**The data**
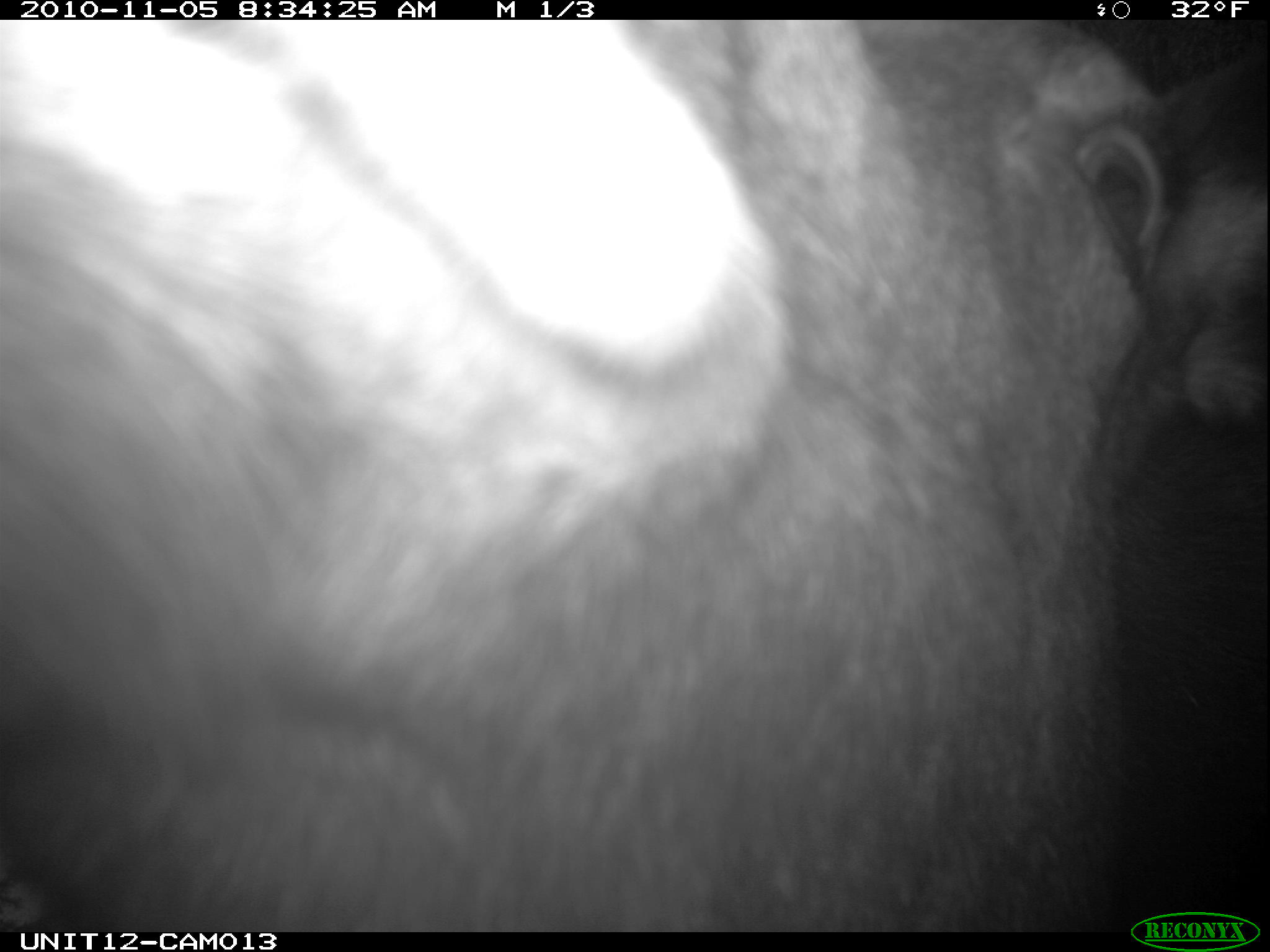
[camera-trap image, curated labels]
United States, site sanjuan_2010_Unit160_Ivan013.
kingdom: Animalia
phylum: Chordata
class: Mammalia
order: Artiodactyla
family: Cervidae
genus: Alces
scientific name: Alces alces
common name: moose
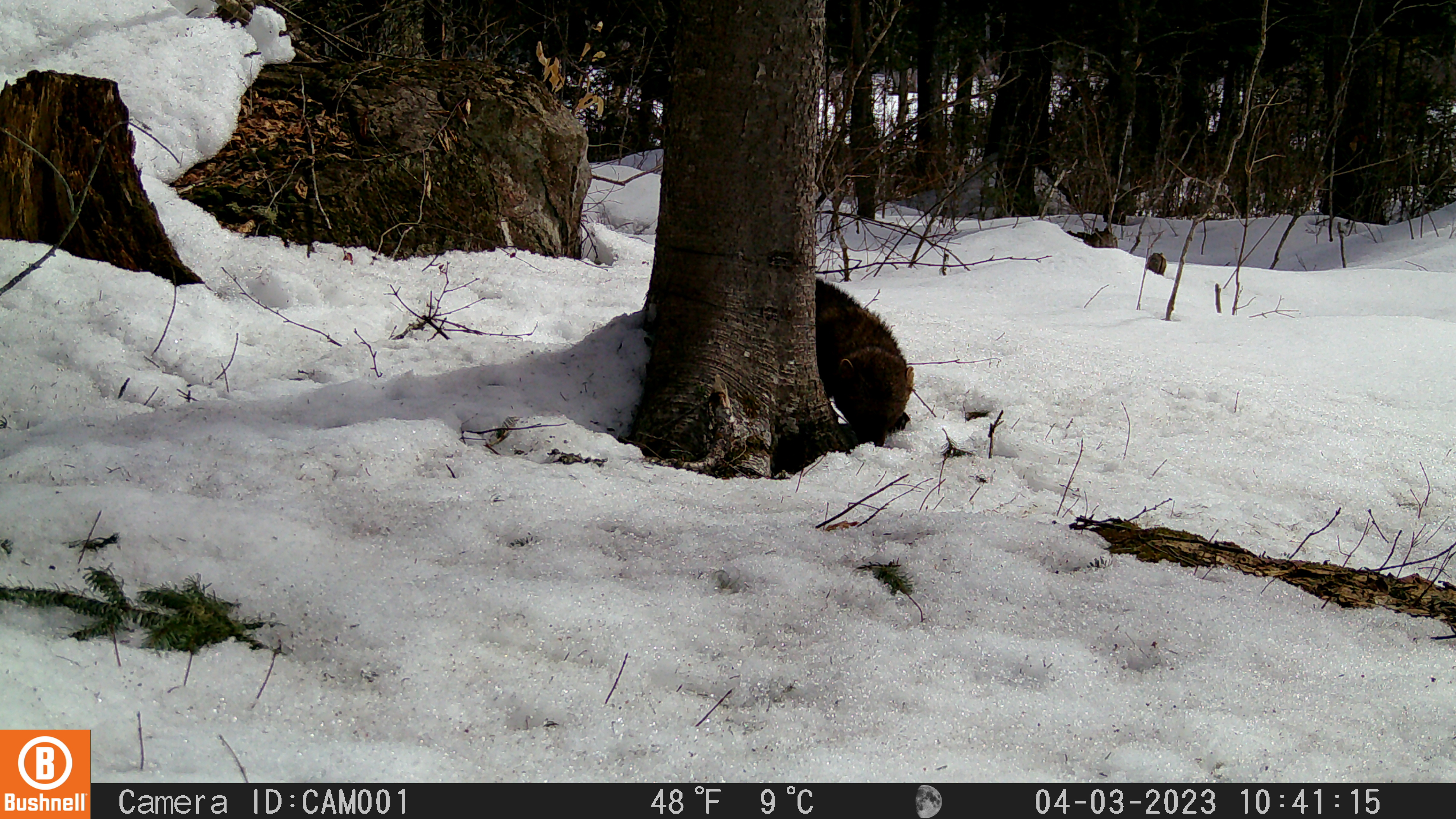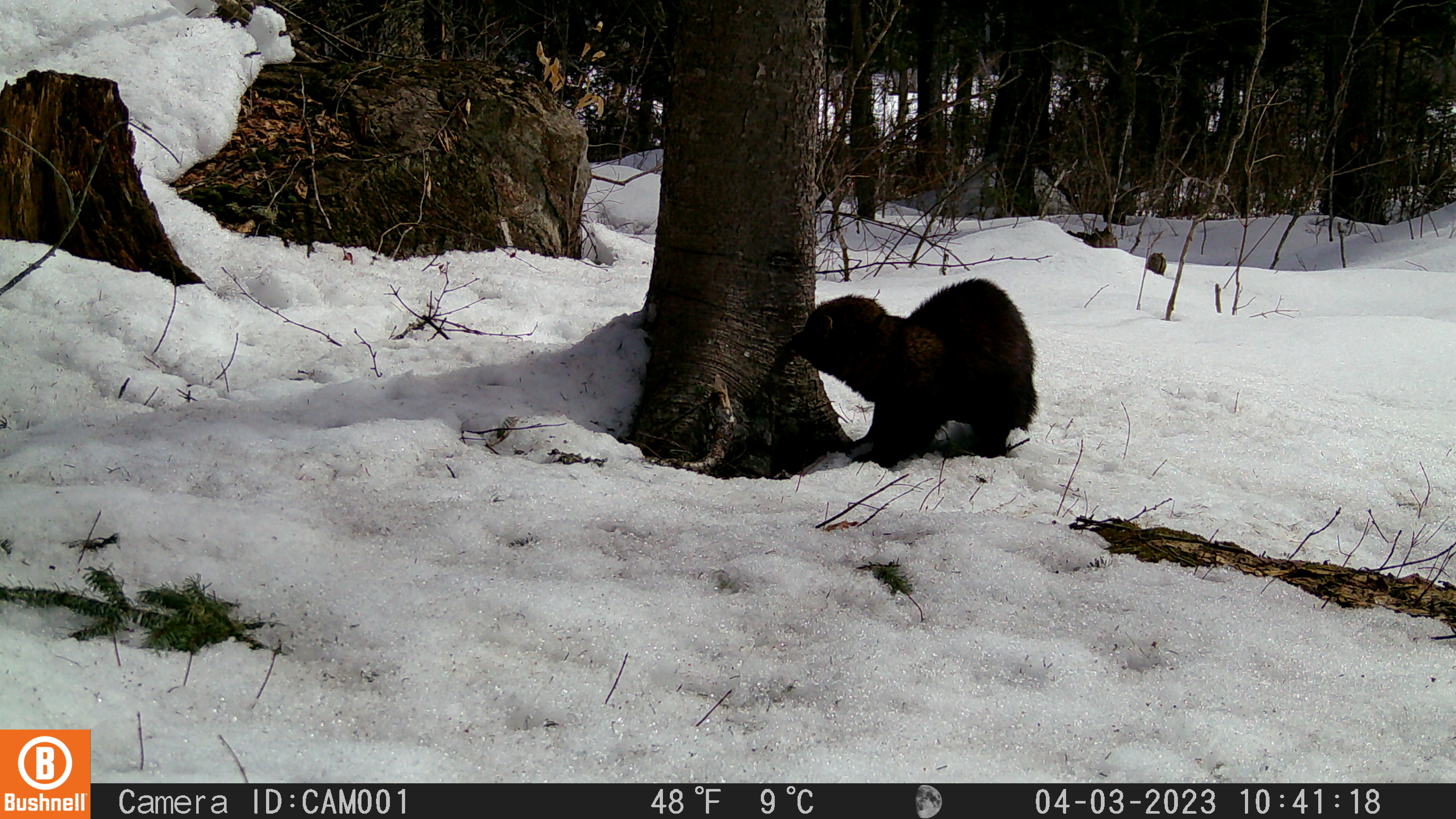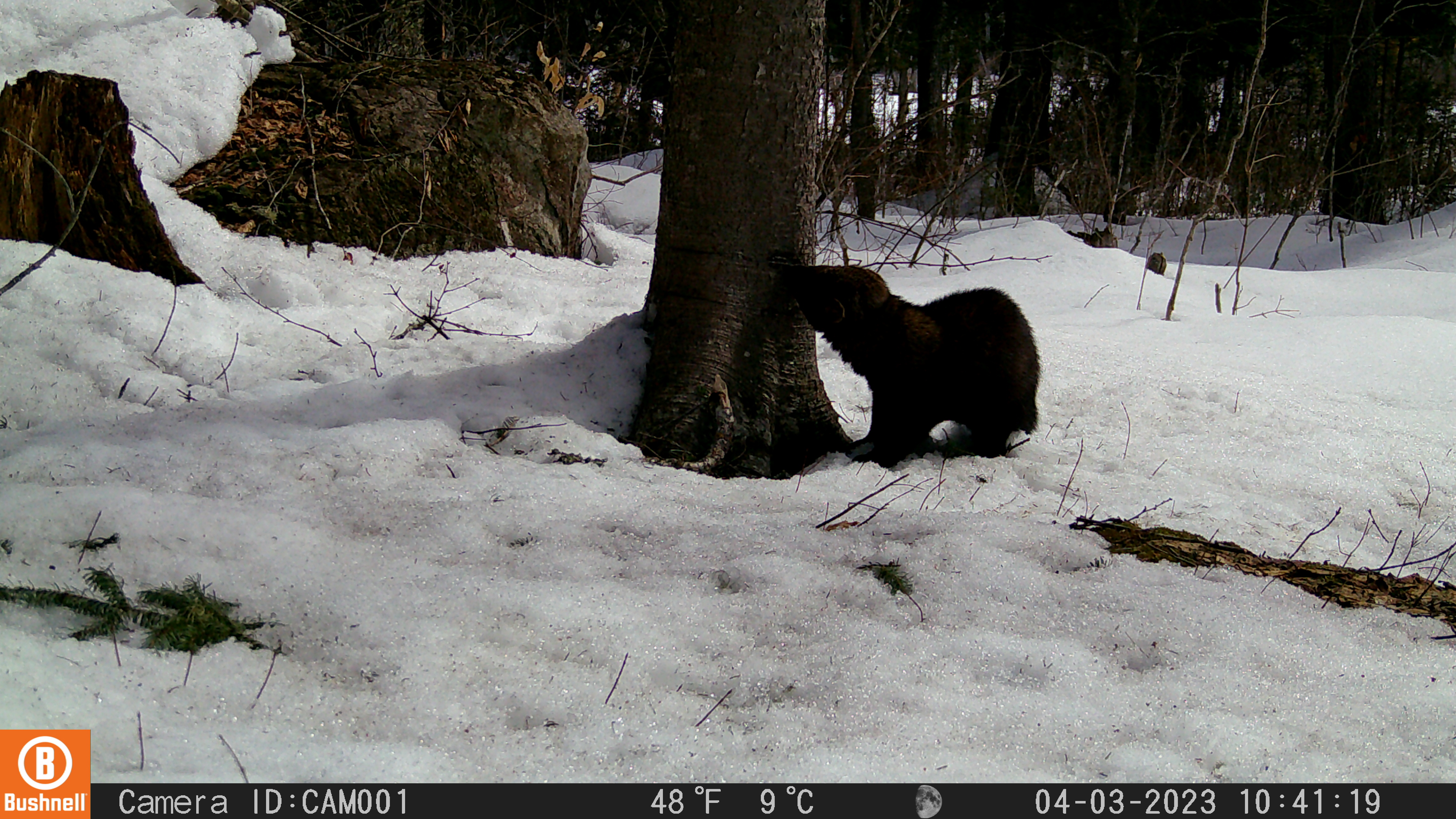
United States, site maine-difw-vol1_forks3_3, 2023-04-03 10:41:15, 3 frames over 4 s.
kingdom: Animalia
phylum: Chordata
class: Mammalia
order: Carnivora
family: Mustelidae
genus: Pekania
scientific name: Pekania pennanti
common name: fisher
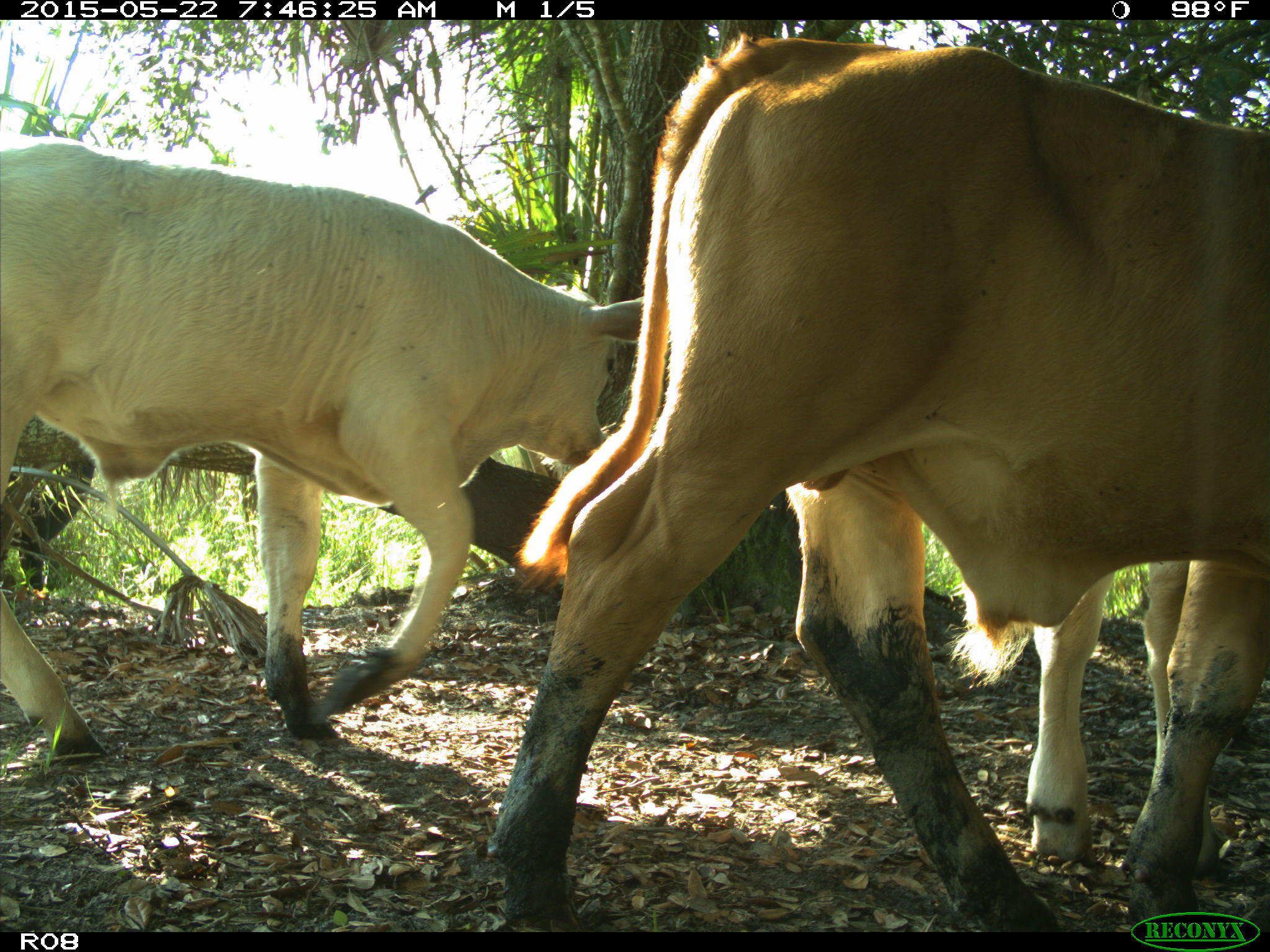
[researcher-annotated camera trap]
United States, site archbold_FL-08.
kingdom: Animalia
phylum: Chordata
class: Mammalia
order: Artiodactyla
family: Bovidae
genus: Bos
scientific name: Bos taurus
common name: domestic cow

**Directions**
Whenever a line above has the word "States" in it, copy that line.

**Result of this exercise**
United States, site sanjuan_2010_Unit160_Ivan013.
United States, site maine-difw-vol1_forks3_3, 2023-04-03 10:41:15, 3 frames over 4 s.
United States, site archbold_FL-08.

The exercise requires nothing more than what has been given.